Manchmal möchten wir aber mit einem Modell erzählen, dass es sich in Gebrauch befindet, dass es eine Geschichte hat. Im heutigen Beispiel hat der imperiale Panzer vom Typ Leman Russ (Astra Militarum, Warhammer 40k ) bereits dutzende von Schlachten geschlagen und sollte daher entsprechend mitgenommen aussehen.
Die Geschichte
Wie immer ist auch für die Verwitterung unser Ausgangspunkt die Frage: „Was bisher geschah?“
In verschiedenen Schlachten hat der Panzer eine Menge Schrammen abbekommen, beim Fahren ist Farbe abgeplatzt und wahrscheinlich hat er auch das eine oder andere Einschussloch abbekommen.
Auch das gedachte Untergrundmaterial ist wichtig, aus dem der Panzer besteht. Ich habe mich entschieden, den Panzer dem 40k-Standard entsprechend aus Plaststahl gefertigt anzunehmen. In meiner Fantasie rostet dieses Material nicht, weshalb ich in diesem Projekt gänzlich auf Rost verzichtet habe.
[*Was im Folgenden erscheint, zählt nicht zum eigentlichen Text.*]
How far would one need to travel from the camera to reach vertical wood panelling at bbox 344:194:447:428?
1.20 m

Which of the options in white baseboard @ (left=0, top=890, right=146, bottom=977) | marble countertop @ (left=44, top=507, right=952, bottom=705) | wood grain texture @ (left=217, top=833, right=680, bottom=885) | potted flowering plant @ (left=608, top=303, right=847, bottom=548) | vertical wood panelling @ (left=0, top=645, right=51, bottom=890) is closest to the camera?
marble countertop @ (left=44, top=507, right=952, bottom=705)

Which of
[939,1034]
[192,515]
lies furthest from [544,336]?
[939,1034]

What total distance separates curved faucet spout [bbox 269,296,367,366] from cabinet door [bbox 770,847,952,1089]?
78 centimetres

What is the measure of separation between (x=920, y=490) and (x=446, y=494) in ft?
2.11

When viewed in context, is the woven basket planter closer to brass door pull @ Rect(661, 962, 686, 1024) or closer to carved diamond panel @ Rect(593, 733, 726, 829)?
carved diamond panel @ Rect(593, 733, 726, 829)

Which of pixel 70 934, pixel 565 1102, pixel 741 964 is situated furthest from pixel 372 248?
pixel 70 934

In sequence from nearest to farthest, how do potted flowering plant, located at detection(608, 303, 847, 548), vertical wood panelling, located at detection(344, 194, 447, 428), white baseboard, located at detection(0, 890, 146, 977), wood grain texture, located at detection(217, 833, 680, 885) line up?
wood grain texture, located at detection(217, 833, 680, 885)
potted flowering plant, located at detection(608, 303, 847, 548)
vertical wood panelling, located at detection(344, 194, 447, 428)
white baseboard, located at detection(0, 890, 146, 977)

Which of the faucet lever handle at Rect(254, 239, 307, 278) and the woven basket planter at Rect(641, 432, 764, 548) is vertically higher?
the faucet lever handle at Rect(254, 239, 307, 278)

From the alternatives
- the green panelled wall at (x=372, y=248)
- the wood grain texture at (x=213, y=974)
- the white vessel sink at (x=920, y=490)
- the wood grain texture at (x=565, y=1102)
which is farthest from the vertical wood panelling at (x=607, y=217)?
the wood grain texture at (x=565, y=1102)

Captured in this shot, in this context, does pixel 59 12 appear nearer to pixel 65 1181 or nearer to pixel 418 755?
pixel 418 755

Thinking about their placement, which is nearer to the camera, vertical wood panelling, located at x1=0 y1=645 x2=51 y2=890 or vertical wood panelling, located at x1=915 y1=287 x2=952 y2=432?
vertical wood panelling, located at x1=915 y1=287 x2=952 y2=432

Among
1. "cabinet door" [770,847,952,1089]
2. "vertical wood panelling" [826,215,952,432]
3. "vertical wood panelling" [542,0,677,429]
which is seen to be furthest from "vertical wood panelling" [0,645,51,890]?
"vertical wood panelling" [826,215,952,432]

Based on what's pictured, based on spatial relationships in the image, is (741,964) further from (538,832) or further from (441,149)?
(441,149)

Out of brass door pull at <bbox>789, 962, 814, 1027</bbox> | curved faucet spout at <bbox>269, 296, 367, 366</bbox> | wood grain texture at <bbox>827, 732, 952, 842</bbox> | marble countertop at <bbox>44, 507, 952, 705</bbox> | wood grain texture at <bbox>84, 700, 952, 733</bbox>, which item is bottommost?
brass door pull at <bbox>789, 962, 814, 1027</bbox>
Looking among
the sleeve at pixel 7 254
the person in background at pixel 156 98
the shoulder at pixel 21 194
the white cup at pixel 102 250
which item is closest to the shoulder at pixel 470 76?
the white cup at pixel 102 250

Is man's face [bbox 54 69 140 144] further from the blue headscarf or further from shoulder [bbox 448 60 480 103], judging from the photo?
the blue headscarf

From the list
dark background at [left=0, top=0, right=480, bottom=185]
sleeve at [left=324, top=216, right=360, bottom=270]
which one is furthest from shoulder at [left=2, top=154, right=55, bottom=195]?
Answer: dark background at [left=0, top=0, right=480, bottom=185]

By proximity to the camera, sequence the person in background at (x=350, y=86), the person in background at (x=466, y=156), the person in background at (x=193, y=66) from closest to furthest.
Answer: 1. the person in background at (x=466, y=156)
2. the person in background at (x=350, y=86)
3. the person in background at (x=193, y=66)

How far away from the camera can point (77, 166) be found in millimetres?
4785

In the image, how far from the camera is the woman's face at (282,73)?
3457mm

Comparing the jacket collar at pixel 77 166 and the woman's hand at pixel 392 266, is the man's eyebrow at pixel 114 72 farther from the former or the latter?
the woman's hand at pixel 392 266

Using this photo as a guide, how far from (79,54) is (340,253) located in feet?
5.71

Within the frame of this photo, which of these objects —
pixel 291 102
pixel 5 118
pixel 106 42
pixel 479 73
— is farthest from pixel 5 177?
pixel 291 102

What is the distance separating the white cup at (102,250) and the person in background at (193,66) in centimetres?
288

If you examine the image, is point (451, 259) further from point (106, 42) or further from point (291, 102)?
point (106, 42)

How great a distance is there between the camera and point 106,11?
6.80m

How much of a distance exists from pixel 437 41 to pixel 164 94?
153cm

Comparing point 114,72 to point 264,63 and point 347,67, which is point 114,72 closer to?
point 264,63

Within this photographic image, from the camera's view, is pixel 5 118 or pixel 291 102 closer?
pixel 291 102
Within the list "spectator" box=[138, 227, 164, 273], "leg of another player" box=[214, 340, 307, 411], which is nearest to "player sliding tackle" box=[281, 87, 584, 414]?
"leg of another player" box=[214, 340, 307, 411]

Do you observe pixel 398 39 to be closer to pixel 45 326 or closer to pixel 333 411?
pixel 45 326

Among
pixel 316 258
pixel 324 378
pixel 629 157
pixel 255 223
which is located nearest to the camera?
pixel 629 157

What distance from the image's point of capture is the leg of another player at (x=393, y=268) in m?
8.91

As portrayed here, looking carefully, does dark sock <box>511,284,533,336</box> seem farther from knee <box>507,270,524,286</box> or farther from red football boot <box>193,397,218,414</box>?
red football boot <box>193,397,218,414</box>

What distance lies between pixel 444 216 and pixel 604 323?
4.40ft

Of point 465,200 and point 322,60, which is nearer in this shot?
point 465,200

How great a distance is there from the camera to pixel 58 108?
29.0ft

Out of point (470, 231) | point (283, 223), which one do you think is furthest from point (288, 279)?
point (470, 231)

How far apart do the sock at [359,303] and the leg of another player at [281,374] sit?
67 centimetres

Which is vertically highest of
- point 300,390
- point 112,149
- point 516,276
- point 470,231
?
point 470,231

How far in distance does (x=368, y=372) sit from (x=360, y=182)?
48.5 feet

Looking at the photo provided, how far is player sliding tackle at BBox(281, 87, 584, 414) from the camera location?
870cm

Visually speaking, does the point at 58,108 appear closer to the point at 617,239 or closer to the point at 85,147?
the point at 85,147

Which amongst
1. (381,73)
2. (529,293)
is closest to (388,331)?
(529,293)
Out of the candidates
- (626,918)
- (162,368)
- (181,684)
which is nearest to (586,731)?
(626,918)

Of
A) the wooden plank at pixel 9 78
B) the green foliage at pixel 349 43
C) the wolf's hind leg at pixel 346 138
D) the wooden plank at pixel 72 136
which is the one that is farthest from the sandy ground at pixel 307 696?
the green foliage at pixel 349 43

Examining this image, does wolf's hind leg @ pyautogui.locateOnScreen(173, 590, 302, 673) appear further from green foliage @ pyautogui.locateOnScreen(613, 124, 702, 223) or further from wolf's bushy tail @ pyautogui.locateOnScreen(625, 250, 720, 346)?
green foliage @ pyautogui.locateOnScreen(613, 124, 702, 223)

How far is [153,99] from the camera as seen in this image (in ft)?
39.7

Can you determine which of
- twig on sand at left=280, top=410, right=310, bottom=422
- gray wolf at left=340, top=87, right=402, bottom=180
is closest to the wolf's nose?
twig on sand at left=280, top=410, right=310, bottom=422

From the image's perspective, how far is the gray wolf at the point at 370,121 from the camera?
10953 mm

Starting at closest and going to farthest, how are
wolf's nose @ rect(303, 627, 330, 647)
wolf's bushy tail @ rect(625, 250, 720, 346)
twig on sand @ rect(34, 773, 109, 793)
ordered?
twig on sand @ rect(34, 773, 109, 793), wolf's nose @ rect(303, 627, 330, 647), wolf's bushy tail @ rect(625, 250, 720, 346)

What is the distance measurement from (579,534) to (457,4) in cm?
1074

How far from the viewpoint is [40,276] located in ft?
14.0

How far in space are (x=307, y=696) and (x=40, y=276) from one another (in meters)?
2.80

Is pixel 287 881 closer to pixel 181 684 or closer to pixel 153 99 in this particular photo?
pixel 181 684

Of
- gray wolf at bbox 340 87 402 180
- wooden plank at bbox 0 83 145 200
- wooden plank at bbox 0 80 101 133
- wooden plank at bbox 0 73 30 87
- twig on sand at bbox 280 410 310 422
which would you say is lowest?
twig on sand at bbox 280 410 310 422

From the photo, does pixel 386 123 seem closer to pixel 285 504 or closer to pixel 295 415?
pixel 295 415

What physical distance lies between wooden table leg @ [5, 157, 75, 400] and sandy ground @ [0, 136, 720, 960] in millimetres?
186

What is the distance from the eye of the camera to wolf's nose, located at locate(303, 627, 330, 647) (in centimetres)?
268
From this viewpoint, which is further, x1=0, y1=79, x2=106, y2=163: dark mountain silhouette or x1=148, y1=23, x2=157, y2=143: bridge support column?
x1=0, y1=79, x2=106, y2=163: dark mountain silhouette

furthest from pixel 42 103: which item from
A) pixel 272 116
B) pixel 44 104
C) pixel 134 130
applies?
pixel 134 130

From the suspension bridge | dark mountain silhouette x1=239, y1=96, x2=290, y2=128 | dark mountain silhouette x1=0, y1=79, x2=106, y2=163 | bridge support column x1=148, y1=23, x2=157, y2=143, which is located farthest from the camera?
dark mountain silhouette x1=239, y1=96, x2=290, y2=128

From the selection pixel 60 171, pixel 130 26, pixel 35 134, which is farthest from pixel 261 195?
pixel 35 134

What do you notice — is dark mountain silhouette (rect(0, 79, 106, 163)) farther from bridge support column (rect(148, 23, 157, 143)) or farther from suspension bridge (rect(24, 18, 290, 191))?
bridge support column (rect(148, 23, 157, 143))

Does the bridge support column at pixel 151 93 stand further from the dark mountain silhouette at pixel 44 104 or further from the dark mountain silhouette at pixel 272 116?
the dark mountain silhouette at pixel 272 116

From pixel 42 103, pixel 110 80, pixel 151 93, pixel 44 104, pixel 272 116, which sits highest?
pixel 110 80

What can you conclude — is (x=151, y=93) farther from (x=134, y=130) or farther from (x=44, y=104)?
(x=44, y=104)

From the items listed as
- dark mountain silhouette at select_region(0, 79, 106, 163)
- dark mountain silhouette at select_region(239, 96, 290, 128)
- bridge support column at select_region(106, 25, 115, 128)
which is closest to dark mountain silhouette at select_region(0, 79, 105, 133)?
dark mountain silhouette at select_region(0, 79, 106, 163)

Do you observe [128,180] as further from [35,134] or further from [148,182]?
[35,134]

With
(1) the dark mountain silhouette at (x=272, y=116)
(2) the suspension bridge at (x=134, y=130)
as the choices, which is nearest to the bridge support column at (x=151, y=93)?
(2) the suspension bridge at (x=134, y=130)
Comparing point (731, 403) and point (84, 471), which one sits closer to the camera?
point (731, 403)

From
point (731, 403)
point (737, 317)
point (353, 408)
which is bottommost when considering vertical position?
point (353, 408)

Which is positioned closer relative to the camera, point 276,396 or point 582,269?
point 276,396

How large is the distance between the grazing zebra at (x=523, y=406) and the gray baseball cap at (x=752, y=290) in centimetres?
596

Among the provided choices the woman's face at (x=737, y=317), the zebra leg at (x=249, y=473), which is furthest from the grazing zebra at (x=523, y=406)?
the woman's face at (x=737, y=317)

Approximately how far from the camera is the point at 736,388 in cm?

(Rost lässt sich im Allgemeinen relativ einfach durch Braun- und Orange-Töne darstellen. Dazu wird es wohl mal einen eigenen Artikel geben.)
Einschusslöcher
Physische Deformationen wie letztgenannte Einschüsse lassen sich maltechnisch zwar auch herstellen, im Idealfall werden diese aber bereits in der Modellbauphase vorbereitet. Das ist hier nicht geschehen, wir bringen sie daher jetzt rein farblich an:
Ich such mir die Stellen aus, wo Geschoße aufgeschlagen sind – in diesem Fall einfache ballistische Kugeln – und bringe zuerst einen schwarzen Punkt an. Von diesem aus male ich ein paar strahlenförmig abgehende Streifen, die Auswirkung des Auf- und Abpralls. Da die Bemalung an dieser Stelle abgeplatzt ist, kommt der Plaststahl zum Vorschein: Ich übermale den Punkt und die Streifen unregelmäßig mit Silber / Metallfarbe. Und in die Mitte kommt vielleicht wieder ein winziger schwarzer Punkt, der die Vertiefung des Einschusses darstellt: Fertig.
Abgeplatzte Farbe
Ähnlich wie die Einschusslöcher stellt man abgeplatzte Farbe am einfachsten her, indem man erst Schwarz und dann Metallfarbe aufträgt. Das Schwarz sorgt dabei für den plastischen Eindruck von Tiefe, die Metallfarbe suggeriert das Untergrundmaterial. Um ein möglichst authentisches Ergebnis zu erzielen, verwendet man dazu am besten die sogenannte Schwammtechnik:
Keine Angst, diese Technik ist wirklich ganz einfach!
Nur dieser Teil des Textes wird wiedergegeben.